------ Extract provided

Skip to main content

NoETL Engine Internals

1. The Event-Command Loop

The engine is event-driven, not call-stack-driven.

Event arrives -> engine evaluates -> emits Command(s) -> worker picks up ->
worker emits result Event -> engine evaluates again -> ...

Each handle_event() call is stateless at the call level:

  • reload ExecutionState from Postgres
  • process one event
  • write new events and commands
  • save state back

There is no persistent in-memory stack frame holding execution progress.

State persistence:

  • ExecutionState.to_dict() is serialized into noetl.execution.state
  • every event handler call effectively does load_state -> process -> save_state

2. ExecutionState

ExecutionState (noetl/core/dsl/engine/executor/state.py) is the in-memory object for one execution.

------------
------ Dataset excerpts

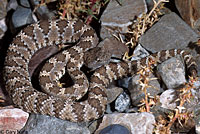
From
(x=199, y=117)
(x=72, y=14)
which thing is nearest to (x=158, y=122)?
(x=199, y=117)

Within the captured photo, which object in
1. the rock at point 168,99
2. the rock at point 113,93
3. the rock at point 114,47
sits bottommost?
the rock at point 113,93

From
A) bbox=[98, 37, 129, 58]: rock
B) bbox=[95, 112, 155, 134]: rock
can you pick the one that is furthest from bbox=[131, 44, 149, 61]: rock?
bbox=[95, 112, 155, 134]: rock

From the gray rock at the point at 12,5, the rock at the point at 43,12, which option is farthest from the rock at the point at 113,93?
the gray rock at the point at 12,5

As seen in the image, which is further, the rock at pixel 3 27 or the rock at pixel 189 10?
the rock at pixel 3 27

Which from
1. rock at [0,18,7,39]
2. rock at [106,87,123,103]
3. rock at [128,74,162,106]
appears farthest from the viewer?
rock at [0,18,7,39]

------------
------ Dataset excerpts

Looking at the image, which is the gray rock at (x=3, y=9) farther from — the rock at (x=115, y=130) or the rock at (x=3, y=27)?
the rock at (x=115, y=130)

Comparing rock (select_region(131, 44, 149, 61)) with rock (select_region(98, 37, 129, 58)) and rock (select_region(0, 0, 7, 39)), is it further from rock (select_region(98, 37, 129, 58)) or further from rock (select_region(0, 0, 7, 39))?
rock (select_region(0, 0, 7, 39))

------------

Copy out the NoETL engine internals page in full, word for word. The items are separate material, unrelated to the NoETL engine internals page.

Skip to main content

NoETL Engine Internals

1. The Event-Command Loop

The engine is event-driven, not call-stack-driven.

Event arrives -> engine evaluates -> emits Command(s) -> worker picks up ->
worker emits result Event -> engine evaluates again -> ...

Each handle_event() call is stateless at the call level:

  • reload ExecutionState from Postgres
  • process one event
  • write new events and commands
  • save state back

There is no persistent in-memory stack frame holding execution progress.

State persistence:

  • ExecutionState.to_dict() is serialized into noetl.execution.state
  • every event handler call effectively does load_state -> process -> save_state

2. ExecutionState

ExecutionState (noetl/core/dsl/engine/executor/state.py) is the in-memory object for one execution.